THE US GOVERNMENT is about to clear the improved McDonnell Douglas AH-64D Apache helicopter for sale to Singapore and Malaysia.

Approval to offer the attack helicopter is "imminent" says a senior US defence source. Release of the accompanying Lockheed Martin/Westinghouse Longbow millimetre-wave radar will take up to another 12 months.

US industry has been strongly pressing the defence and state departments to clear the AH-64D in response to a growing Southeast-Asian requirement for attack helicopters. The earlier AH-64A had previously been approved for sale to Singapore, but not for Malaysia.

MDC is pitting the AH-64D, against the Denel CSH-2 Rooivalk, in pursuit of a Malaysian order for an initial, 12 helicopters. Singapore is widely anticipated to follow suit with a similar requirement for eight-12 machines.

Each of the Asian nations, are expected to want the Longbow radar, to be included in any Apache purchase.

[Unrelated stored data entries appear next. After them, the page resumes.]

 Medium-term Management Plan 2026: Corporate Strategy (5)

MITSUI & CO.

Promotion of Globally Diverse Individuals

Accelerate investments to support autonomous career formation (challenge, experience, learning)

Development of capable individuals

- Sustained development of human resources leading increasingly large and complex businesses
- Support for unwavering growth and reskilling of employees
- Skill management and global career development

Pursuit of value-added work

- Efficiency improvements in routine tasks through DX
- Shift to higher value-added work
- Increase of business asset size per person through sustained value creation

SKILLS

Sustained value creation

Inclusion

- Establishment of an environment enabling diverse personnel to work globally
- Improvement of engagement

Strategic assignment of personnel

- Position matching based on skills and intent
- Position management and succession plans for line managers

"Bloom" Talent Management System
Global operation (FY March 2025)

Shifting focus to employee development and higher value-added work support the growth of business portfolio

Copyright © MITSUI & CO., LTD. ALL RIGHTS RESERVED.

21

Industry lobbyists in Washington are striving for AH-64D approval first, to be followed later by acceptance of the Longbow radar.

The US Army is understood to be resisting early release of the radar until after the system has entered operational service, scheduled for 1997.

The Army is instead proposing to offer the AH-64D Apache to Singapore and Malaysia equipped for (but not fitted with) the radar. While the AH-64D would be able to receive targeting information from other Longbow-equipped helicopters, it would not have the capability of classifying or prioritising threats automatically.

The AH-64D helicopter, without the radar, is reliant on the shorter-range Lockheed Martin target-acquisition and designator-sight/ pilot night-vision sensor for Lockheed Martin/Rockwell Hellfire anti-tank missile targeting.